Joshua turned scarlet with shame and mortification.
Walter, whom he had once looked down upon, was handsomely dressed, a gentleman in appearance, while he looked like a beggar.
“I have been very unlucky,” he whined.
“Surely, you don’t like this business?”
“I have to like it. I should starve if I didn’t.”
“Are you so reduced?”
“I have no money, except what I earn here.”
“Would you go home if you could?”
“My father would not receive me. He is angry on account of the money I took. But it didn’t do me any good. I was swindled out of it.”
“I am going to take you home,” said Walter, resolutely. “It isn’t fit that you should be in such a business. I will undertake to reconcile your father.”
“I haven’t money to pay my fare.”
“I have plenty. I have succeeded in getting back a good share of my property, and am going back to the Essex Classical Institute to finish preparing for college. If you would like it, I will pay your expenses there one year. You won’t be the worse off for another year’s schooling.”
“You are a good fellow, Cousin Walter,” said Joshua, stirred at last to gratitude. “I should like it much better than going back to Stapleton.”
Walter bought Joshua some new clothes, and together they returned to the East. Mr. Drummond at first refused to receive his son, but when Walter revealed his own good fortune, and offered to support his cousin at school for a year, his sternness relaxed, and reconciliation took place, much to the delight of Mrs. Drummond, who, bad as Joshua had behaved, could not forget her only son. I am glad to say that Joshua was improved by his trials. He acquitted himself fairly at school, and is now employed in his father’s store, Mr. Drummond, at Walter’s solicitation, paying him ten dollars a week for his services, besides, of course, board. Let us hope he will continue to do well.

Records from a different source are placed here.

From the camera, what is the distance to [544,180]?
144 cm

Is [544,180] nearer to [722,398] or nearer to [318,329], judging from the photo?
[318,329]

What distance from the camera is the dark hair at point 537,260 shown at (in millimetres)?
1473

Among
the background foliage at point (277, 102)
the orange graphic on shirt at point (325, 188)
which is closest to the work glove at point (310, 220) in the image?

A few words in conclusion. Walter is now in college, and stands very near the head of the senior class. It is his purpose to study law, and though his fortune is already made, we have reason to believe that he will work hard and acquire distinction. He knows what it is to Strive and Succeed. General Wall made a good deal of money out of the Great Metropolitan Mining Company; but, unluckily for himself, he invested it in other mines of less worth, and lost all. He is to-day a poor man, and his son John will have to make his own way in the world. Peter Groot is learning the carpenter’s trade, and seems likely to become a respectable, if not brilliant, member of society. Alfred Clinton has just entered a Western college. His old teacher, our hero, has kindly offered to defray the expenses of his collegiate education, and Alfred is longing for the time when he can relieve his mother from work and surround her old age with comfort. It is an honorable ambition, and likely to be gratified.